Yea, I'm with you in the lack of intensity in normal life.  And for many years I've been struggling with just that.  At "CEDU" everything was so 'meaningful.'  Everything matered in what seemed like life or death.

And then I got out and everything seemed like it crawled at a snails passed. Like life was watered down. And so I've been seeking out that meaning ever since.  That intensity in life that I've been able to find only by living on the road; in drugs; in being broke and making it just by a hair.  I need that passion and meaning, that every moment in life does matter and if we're not constantly in the middle of a miracle then we're not making progress in changing the world.  Making it a better place.  Enidng starvation.  And wars.  And meaness.  And people flipping out and treating each like objects and pieces of trash and lack of sensitivity and care for others and like they're the only ones that matter.

So, here I am, after putting myself in innumerable 'crazy' positions just to feel excitement of being part of something meaningful.  Plan is to chill out for minute now and try to express myself and grow some actual stationary roots...i'm blabbbing on now so i'll stop.  But I know they're has got to be other people that feel exactly this way; and I hope that there is a solution and if I can't figure it out myself than collectively it can just be cool.

lovin' you guys. we're good people and have no reason to hang our heads.

Doah is a good and loving friend  smirk lol
« Last Edit: December 31, 1969, 07:00:00 PM by Guest »

Offline stina

  • Newbie
  • *
  • Posts: 247
  • Karma: +0/-0
    • View Profile
Reading People V. Emotional Basketcases (who wins?)!
« Reply #9 on: January 05, 2008, 04:34:37 PM »
Quote from: ""Guest""
I did feel I had a heightened sense of consciousness... I remember thinking everyone so shallow and they just didn't get it.   I couldn't really connect because I felt above it all, and nothing outside of CEDU matched its intensity and urgency. I didn't get that that was a contrived existence, and what was real was regular.  I kept looking for those transcendent moments in every relationship, in every event... and there were none, or few.  I kept expecting everything to feel like I went bungee jumping... and it didn't. I was bored... and also, not accustomed to living without some level of fear or anxiety. The ability to relax, chill out, and not sweat the next rap was alien at this point.
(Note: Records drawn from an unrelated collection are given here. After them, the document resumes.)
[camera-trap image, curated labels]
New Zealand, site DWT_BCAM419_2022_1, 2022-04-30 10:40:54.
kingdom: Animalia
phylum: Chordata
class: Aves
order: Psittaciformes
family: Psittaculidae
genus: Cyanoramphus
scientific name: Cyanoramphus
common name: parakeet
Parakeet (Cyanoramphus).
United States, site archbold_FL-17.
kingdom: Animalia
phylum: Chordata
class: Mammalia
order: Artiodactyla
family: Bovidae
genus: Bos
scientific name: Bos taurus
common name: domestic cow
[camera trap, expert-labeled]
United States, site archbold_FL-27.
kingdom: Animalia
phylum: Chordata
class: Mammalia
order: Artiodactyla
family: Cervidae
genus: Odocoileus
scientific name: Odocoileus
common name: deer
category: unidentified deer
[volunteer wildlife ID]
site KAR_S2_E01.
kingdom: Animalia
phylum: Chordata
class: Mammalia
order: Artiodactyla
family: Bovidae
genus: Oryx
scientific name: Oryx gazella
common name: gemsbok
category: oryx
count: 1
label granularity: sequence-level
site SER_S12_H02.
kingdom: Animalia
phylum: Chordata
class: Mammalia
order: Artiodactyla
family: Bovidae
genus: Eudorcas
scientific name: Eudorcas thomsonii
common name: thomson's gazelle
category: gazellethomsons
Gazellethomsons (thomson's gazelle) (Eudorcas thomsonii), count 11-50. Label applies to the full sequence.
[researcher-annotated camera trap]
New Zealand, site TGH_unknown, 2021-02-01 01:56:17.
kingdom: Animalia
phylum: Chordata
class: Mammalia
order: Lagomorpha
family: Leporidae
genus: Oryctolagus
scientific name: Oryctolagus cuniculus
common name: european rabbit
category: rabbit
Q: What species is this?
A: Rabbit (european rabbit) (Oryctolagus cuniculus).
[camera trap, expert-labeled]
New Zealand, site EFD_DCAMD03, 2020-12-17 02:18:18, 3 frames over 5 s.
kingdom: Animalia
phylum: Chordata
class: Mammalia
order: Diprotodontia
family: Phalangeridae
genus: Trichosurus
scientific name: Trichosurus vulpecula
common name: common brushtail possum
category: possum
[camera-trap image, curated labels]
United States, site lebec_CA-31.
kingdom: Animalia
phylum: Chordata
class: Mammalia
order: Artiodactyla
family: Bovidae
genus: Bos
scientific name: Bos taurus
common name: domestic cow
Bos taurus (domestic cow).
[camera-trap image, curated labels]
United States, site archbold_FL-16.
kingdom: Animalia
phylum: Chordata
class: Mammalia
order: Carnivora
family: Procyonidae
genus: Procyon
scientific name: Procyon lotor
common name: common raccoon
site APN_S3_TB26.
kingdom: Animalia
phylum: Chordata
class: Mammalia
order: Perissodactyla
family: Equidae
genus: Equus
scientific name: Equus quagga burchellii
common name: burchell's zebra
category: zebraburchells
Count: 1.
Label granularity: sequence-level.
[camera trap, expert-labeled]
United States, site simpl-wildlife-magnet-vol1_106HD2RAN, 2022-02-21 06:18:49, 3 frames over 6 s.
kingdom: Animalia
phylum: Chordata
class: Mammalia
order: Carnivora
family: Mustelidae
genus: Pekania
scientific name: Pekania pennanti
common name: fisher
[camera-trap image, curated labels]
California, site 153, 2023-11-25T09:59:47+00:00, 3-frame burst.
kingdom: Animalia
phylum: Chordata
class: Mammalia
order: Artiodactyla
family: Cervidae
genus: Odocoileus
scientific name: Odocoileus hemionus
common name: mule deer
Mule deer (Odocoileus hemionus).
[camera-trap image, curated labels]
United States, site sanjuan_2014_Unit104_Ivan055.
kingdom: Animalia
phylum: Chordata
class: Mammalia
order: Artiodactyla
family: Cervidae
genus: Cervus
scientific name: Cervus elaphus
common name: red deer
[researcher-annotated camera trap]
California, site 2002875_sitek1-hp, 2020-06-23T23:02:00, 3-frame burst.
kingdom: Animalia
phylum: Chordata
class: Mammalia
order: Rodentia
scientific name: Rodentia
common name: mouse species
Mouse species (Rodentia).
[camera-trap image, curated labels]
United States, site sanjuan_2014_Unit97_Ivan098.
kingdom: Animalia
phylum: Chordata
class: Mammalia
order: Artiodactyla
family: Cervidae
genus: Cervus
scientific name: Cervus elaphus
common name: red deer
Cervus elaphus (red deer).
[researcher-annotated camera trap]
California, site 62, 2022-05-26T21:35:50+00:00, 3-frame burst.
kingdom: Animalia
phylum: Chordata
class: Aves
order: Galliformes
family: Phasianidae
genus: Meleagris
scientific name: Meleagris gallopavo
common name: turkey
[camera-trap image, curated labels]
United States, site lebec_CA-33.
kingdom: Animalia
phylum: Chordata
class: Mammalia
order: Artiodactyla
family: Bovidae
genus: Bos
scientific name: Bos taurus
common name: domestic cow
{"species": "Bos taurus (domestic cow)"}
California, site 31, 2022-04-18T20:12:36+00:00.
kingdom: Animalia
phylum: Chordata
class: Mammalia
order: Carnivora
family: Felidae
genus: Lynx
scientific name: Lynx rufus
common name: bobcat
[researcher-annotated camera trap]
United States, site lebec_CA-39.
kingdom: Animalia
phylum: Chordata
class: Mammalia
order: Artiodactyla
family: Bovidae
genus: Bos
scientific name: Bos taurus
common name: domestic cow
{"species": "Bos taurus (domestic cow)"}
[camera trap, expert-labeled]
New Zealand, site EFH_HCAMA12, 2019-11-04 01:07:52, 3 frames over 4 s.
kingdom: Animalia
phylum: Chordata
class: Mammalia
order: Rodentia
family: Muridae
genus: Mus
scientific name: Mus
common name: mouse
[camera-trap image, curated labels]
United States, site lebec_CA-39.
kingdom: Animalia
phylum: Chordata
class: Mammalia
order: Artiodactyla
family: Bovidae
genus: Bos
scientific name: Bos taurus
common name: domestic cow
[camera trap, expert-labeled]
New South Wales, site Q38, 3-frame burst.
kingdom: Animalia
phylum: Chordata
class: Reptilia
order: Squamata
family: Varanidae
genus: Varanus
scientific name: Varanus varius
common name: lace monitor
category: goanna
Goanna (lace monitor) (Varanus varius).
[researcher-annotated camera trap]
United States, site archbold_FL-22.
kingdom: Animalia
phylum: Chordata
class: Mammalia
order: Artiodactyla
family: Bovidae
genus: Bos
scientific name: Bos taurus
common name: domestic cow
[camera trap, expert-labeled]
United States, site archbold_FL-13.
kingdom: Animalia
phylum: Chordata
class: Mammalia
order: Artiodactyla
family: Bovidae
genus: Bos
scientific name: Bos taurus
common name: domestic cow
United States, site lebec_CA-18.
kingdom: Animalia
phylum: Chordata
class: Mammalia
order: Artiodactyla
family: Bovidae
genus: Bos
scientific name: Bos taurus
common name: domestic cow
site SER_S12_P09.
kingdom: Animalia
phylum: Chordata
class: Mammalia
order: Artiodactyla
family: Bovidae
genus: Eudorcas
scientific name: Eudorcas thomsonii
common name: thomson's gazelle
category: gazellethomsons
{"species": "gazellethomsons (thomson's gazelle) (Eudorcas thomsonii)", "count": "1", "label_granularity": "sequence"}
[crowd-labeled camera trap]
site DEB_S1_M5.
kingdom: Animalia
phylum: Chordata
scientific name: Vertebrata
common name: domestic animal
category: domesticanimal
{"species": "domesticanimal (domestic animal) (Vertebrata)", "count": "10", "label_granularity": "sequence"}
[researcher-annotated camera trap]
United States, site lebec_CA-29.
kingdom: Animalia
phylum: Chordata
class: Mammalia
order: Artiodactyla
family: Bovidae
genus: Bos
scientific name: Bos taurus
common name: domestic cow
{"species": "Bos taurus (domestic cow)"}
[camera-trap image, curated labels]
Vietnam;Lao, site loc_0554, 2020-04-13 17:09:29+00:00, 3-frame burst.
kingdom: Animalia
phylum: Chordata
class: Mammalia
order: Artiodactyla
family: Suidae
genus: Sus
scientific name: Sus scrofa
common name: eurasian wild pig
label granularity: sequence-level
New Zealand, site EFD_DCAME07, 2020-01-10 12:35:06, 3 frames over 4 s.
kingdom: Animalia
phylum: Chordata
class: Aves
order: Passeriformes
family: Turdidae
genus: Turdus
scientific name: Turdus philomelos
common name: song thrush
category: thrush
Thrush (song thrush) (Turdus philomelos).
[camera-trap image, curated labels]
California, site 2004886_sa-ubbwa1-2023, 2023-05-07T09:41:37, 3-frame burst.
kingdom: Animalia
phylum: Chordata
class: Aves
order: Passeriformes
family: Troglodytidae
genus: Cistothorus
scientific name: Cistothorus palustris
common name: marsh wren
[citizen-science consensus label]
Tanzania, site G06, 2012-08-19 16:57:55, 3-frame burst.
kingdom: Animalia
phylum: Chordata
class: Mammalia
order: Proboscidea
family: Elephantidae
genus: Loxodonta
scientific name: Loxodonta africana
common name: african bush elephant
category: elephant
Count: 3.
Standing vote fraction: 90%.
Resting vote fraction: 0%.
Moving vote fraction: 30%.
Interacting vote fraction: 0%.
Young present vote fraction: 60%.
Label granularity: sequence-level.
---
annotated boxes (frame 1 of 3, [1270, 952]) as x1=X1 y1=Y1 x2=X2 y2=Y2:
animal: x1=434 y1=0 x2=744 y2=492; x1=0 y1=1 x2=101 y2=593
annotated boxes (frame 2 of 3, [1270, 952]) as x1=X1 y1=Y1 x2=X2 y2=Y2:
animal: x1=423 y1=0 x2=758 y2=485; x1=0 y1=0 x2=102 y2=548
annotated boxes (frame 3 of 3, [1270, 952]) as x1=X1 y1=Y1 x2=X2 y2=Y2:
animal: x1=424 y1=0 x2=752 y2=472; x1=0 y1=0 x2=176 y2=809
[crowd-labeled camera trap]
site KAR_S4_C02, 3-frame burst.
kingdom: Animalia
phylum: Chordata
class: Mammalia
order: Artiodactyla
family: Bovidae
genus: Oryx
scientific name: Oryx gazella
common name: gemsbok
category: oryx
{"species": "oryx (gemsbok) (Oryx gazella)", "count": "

It took me a long time to see the extraordinary in the ordinary and appreciate simplicity.shanlea


That actually struck something that I hadn't even put together, I mean I kind of did, but yeah, I was really bored too. It's exactly like you said, looking for meaning in EVERYTHING because that's what you were used to. And then you see everyday people going about their lives and you're not sure how they can just mosey around like no one requested them in this afternoon's rap. Crazy.
« Last Edit: December 31, 1969, 07:00:00 PM by Guest »
I used to be Snow White but I drifted.